When surgery is considered

Surgery can be curative for colitis because the disease is limited to the colon. It’s considered for severe, refractory disease, complications (toxic megacolon, perforation), high‑grade dysplasia/cancer, or when medications cause unacceptable side effects. Options include total proctocolectomy with ileal pouch–anal anastomosis (IPAA) or with a permanent ileostomy. Learn more from the American Society of Colon & Rectal Surgeons (ASCRS).

Why early recognition and treatment matter

Early diagnosis and proactive treatment help control inflammation before it escalates, lowering the risk of hospitalization, steroid dependence, and complications. Achieving mucosal healing is linked to fewer relapses and better quality of life. Over the long term, controlling chronic inflammation also reduces the risk of colorectal cancer and may lessen the need for surgery; see patient guidance on risks and monitoring from Crohn’s & Colitis UK.

Practical next steps if you suspect UC

  • Track your symptoms (stool frequency, bleeding, urgency, night stools) and any triggers. Share this at appointments.
  • Arrange an evaluation with your GP to test for inflammation and infections; ask about faecal calprotectin and blood tests.
  • Discuss first‑line options, including oral and rectal mesalazine for mild–moderate disease, and how to use them effectively.
  • If symptoms are moderate–severe or not improving, ask about step‑up therapy (steroids, biologics) guided by current guidelines.
  • Prioritize vaccinations and infection screening before starting immunosuppressants; your care team will advise timing.
  • Build a support plan: nutrition strategies, stress management, and regular follow‑up to aim for remission and mucosal healing.

FAQs

Is ulcerative colitis the same as Crohn’s disease?

No. Both are forms of IBD, but UC affects the colon in a continuous pattern starting at the rectum, while Crohn’s can involve any part of the GI tract in a patchy pattern and may penetrate deeper layers.

Can diet cure UC?

Diet alone does not cure UC, but thoughtful adjustments can minimize symptoms and support overall health. Work with your clinician or a dietitian, and use reputable resources like the Crohn’s & Colitis Foundation.

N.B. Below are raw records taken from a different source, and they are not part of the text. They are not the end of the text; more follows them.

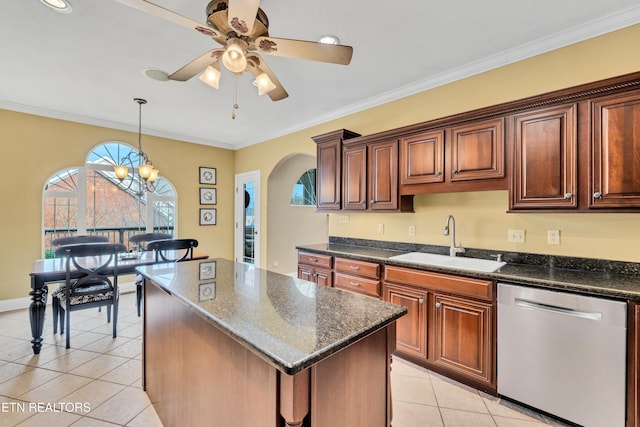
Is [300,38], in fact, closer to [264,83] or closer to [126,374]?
[264,83]

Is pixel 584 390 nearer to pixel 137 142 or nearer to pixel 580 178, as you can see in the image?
pixel 580 178

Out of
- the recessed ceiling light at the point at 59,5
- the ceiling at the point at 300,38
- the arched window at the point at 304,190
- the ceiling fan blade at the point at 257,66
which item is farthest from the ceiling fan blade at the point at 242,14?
the arched window at the point at 304,190

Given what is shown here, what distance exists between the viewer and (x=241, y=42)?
1586mm

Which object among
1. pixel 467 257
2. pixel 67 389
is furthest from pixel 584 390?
pixel 67 389

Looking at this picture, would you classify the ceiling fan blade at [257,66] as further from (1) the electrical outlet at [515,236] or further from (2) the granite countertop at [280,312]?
(1) the electrical outlet at [515,236]

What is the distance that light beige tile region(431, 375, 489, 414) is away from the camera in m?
2.01

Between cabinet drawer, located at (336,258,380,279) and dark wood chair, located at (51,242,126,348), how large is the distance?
2250 mm

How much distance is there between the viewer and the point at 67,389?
213 centimetres

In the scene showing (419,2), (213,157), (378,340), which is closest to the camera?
(378,340)

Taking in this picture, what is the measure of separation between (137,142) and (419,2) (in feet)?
15.1

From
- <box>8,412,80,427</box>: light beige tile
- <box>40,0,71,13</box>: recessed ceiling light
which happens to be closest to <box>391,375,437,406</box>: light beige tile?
<box>8,412,80,427</box>: light beige tile

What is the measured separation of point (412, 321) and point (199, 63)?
2.51 metres

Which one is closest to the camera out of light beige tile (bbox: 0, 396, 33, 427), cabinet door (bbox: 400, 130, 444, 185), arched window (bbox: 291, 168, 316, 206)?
light beige tile (bbox: 0, 396, 33, 427)

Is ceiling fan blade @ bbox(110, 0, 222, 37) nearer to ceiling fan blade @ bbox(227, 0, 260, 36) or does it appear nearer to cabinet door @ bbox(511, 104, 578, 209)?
ceiling fan blade @ bbox(227, 0, 260, 36)
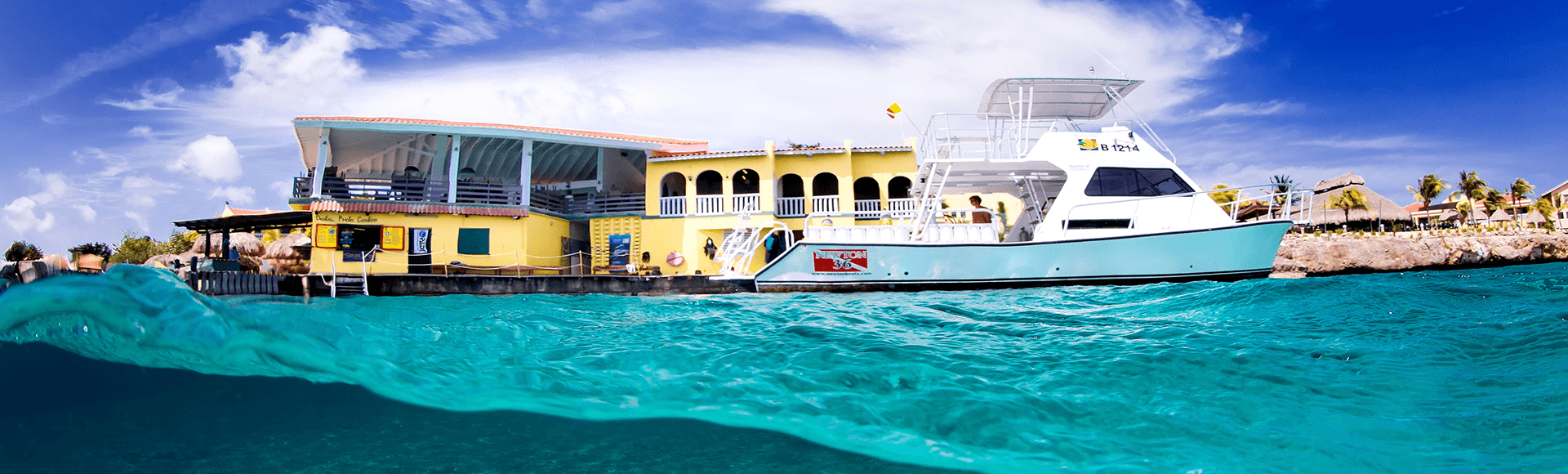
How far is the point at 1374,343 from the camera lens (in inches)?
177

Is mesalazine safe during pregnancy?

Mesalazine is generally considered low risk in pregnancy and breastfeeding; never stop or start medicines without discussing with your clinician. See patient information on the NHS mesalazine page and make a shared plan with your care team.

This article is educational and not a substitute for personalized medical advice. If you’re worried about symptoms, contact your GP or specialist.